:: Your instructions ::
Please copy out the material from the line containing "From pixel 625" through the end, substituting "most distant" for "farthest" and leaving everything else unchanged.

:: Stored records ::
○ ○ ○ ○ ○ ○ ○
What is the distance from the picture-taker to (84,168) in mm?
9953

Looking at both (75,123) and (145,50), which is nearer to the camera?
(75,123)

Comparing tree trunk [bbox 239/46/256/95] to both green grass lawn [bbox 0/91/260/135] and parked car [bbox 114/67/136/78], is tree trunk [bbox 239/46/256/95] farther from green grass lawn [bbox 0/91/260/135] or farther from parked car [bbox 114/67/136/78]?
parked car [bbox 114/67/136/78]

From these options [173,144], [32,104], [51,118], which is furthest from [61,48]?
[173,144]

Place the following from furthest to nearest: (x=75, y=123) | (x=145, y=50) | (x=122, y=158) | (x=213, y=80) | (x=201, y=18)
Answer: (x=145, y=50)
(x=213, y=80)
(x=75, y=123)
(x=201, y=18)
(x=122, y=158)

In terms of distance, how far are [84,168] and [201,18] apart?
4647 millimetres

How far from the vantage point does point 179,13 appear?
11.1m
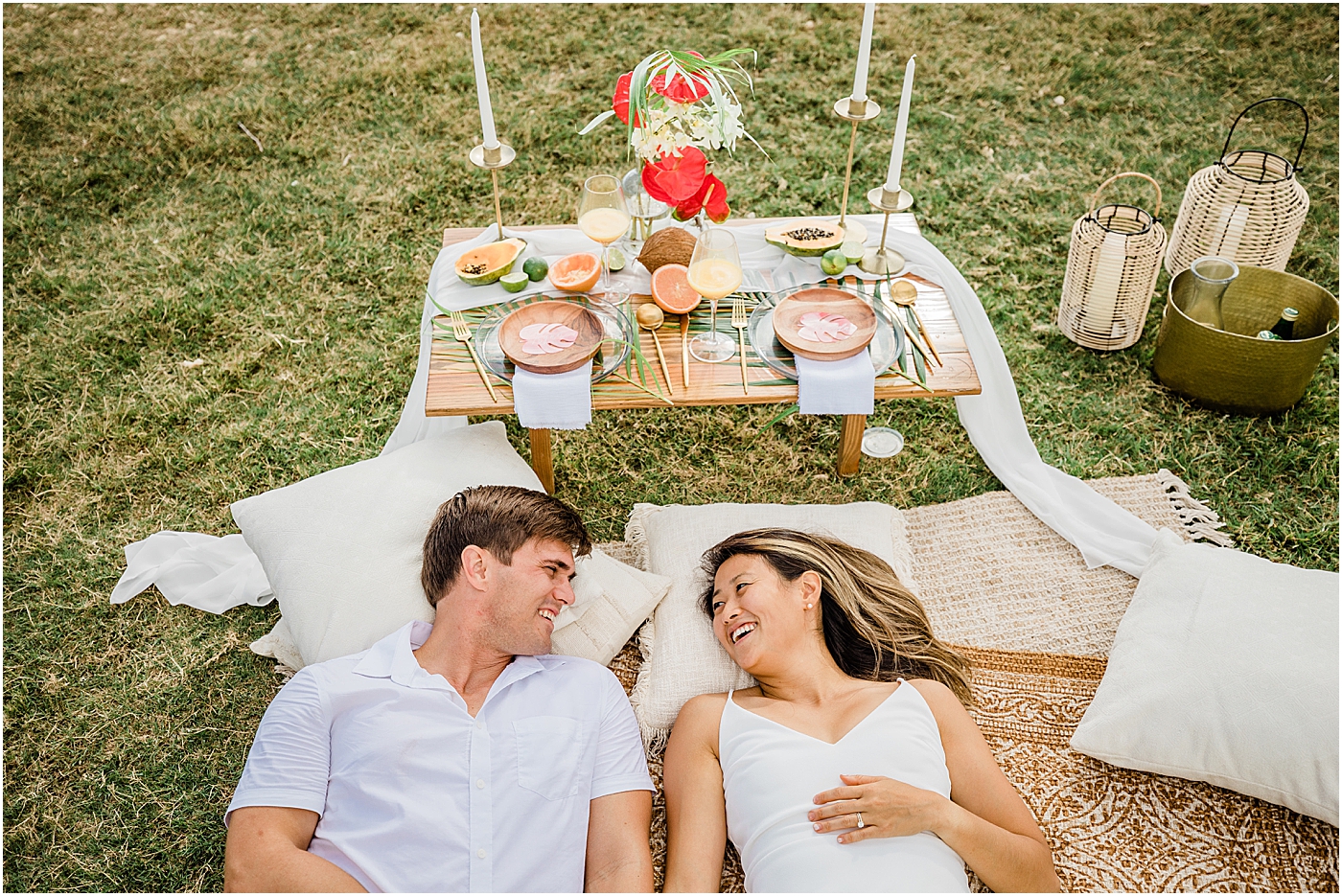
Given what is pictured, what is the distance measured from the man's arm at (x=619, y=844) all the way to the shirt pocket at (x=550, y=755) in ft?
0.33

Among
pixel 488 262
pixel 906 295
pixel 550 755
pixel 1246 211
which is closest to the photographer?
pixel 550 755

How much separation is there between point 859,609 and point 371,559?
1.49 metres

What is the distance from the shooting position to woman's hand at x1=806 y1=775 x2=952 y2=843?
237 centimetres

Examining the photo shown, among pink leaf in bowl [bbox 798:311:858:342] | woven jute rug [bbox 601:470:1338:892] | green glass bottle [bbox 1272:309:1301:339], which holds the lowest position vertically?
woven jute rug [bbox 601:470:1338:892]

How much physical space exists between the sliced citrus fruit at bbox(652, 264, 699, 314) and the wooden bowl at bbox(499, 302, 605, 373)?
0.24 meters

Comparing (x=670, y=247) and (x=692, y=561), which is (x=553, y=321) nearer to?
(x=670, y=247)

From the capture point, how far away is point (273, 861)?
2.35 metres

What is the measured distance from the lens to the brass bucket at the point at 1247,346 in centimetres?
377

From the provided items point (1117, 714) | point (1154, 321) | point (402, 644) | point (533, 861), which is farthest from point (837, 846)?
point (1154, 321)

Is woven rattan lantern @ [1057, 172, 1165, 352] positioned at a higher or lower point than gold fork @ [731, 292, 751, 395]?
lower

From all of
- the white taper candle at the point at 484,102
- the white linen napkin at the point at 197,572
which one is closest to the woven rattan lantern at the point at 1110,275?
the white taper candle at the point at 484,102

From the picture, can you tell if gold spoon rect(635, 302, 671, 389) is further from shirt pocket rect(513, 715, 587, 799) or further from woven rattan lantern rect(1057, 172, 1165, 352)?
woven rattan lantern rect(1057, 172, 1165, 352)

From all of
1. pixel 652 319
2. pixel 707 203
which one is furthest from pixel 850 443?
pixel 707 203

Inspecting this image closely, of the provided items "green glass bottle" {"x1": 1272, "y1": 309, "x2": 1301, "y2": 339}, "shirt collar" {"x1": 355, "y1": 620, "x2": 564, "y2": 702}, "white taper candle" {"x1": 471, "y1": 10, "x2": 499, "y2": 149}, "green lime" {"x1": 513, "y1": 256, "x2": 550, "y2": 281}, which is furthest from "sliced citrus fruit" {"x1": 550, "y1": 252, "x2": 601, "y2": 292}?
"green glass bottle" {"x1": 1272, "y1": 309, "x2": 1301, "y2": 339}
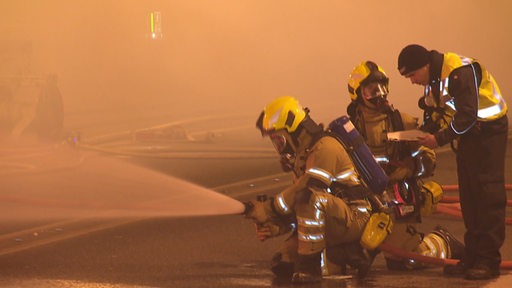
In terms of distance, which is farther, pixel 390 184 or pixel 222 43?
pixel 222 43

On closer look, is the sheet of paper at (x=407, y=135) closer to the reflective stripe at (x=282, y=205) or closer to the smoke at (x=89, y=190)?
the reflective stripe at (x=282, y=205)

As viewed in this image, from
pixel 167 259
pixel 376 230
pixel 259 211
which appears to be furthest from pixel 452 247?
pixel 167 259

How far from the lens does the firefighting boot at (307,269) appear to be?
253 inches

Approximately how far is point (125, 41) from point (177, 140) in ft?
13.9

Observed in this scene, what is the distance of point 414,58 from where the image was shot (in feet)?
21.4

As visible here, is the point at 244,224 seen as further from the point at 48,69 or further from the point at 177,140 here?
the point at 48,69

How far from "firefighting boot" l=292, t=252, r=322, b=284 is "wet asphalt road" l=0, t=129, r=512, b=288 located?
9cm

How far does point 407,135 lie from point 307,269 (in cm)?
→ 97

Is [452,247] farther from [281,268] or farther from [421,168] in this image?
[281,268]

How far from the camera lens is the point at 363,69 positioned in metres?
7.02

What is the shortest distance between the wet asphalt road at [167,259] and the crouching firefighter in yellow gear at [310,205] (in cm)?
15

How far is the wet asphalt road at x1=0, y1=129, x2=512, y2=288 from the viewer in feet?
21.6

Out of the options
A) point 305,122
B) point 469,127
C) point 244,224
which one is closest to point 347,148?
point 305,122

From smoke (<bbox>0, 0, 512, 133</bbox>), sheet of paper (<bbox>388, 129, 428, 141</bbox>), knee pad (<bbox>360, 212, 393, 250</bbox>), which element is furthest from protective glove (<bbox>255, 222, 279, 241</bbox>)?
smoke (<bbox>0, 0, 512, 133</bbox>)
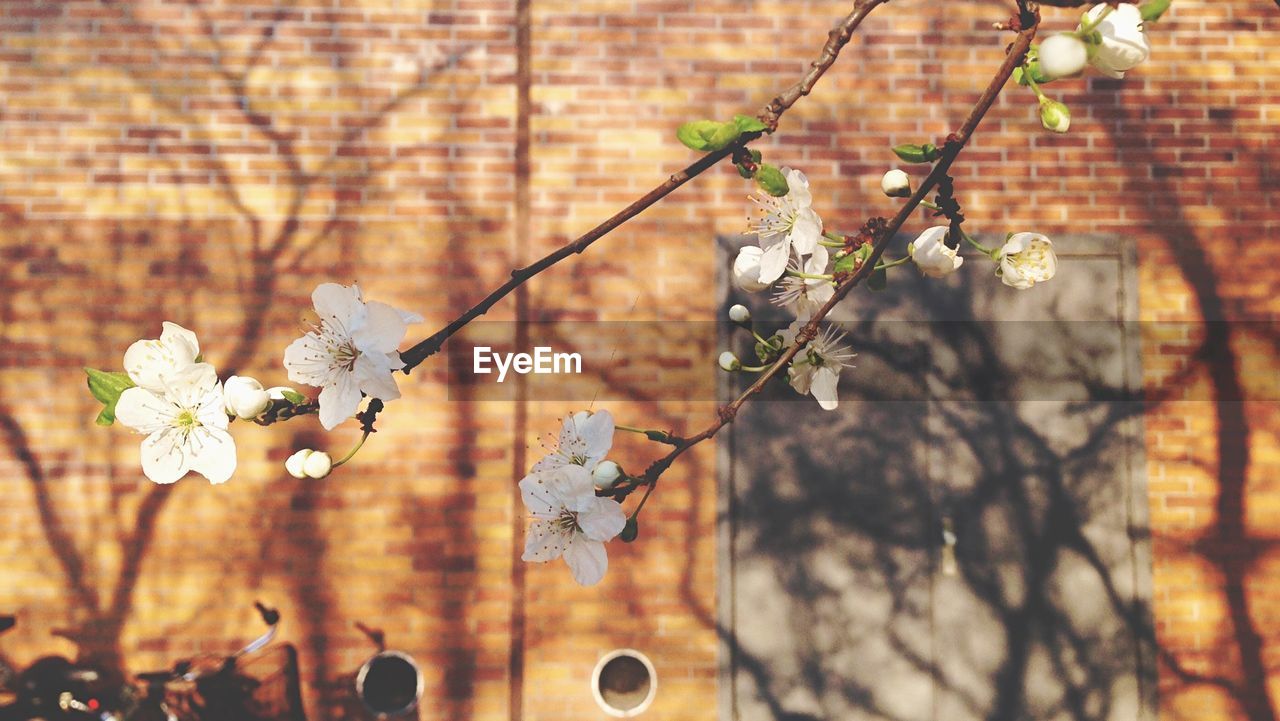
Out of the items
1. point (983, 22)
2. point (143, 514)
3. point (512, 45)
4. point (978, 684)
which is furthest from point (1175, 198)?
point (143, 514)

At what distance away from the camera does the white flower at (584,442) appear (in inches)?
44.4

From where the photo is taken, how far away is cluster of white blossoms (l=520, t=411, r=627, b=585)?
1044 mm

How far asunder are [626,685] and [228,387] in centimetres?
225

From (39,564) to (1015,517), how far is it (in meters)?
3.65

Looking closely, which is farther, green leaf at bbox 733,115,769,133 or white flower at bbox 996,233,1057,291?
white flower at bbox 996,233,1057,291

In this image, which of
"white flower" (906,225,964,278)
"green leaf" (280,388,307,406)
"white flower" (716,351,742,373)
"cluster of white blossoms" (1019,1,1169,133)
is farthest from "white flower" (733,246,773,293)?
"green leaf" (280,388,307,406)

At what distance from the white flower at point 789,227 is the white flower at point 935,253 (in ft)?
0.56

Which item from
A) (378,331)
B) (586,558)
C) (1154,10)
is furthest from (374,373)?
(1154,10)

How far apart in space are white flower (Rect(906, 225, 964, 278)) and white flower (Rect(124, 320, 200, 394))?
105cm

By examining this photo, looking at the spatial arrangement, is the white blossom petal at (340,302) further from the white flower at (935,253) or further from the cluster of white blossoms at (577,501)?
the white flower at (935,253)

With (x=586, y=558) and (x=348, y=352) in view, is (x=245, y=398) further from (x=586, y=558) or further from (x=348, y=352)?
(x=586, y=558)

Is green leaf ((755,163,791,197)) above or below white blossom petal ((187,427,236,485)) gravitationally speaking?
above

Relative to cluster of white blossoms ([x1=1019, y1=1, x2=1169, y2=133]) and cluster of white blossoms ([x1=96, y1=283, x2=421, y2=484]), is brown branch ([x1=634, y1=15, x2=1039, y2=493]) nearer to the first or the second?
cluster of white blossoms ([x1=1019, y1=1, x2=1169, y2=133])

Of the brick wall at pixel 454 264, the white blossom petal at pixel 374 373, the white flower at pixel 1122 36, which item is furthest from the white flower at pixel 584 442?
the brick wall at pixel 454 264
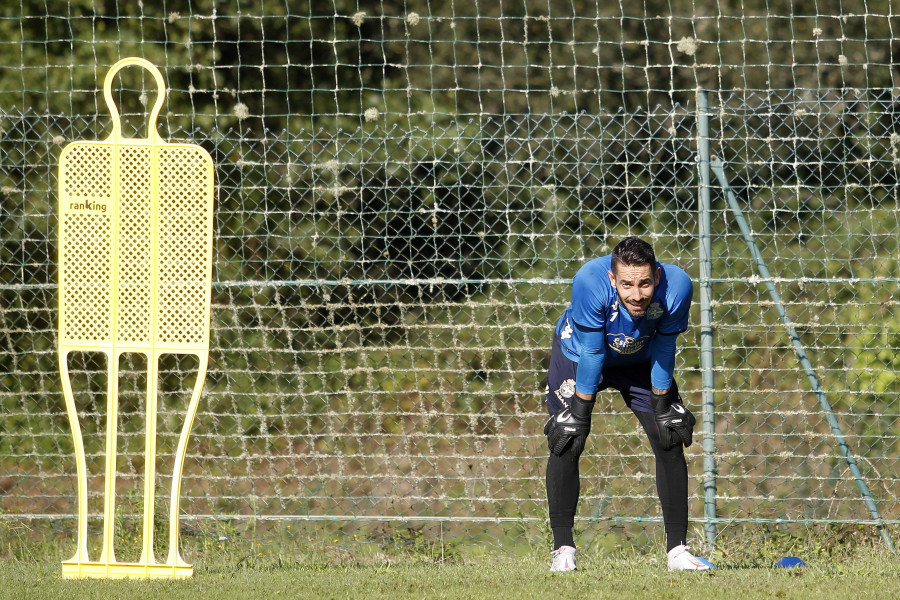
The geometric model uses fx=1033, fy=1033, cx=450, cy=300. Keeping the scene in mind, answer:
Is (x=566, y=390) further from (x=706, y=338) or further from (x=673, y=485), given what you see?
(x=706, y=338)

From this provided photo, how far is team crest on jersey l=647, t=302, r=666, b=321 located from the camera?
4578 millimetres

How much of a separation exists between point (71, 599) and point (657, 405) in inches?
106

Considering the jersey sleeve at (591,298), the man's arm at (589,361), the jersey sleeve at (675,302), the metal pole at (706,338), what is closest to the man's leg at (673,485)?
the man's arm at (589,361)

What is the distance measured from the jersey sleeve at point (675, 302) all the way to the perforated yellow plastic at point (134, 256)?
2096 millimetres

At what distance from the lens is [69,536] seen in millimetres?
6480

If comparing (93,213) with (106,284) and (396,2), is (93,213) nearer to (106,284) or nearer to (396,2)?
(106,284)

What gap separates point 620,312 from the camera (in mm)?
4586

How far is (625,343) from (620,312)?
167 mm

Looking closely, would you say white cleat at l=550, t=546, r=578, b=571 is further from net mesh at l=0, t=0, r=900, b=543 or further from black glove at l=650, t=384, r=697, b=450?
net mesh at l=0, t=0, r=900, b=543

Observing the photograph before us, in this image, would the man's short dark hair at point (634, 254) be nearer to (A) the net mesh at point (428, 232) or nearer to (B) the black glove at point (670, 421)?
(B) the black glove at point (670, 421)

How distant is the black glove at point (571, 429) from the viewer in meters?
4.75

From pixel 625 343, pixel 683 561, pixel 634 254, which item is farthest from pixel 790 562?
pixel 634 254

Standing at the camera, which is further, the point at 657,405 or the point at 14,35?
the point at 14,35

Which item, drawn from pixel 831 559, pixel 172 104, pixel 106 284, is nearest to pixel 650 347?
○ ○ ○ ○ ○ ○ ○
:: Task response ::
From pixel 625 343, pixel 683 561, pixel 634 254, which item is most distant from pixel 790 562?
pixel 634 254

Standing at the camera, which is further, the point at 657,405 or the point at 14,35?
the point at 14,35

Which item, drawn from pixel 831 559, pixel 172 104, pixel 106 284, is nearest to pixel 650 347?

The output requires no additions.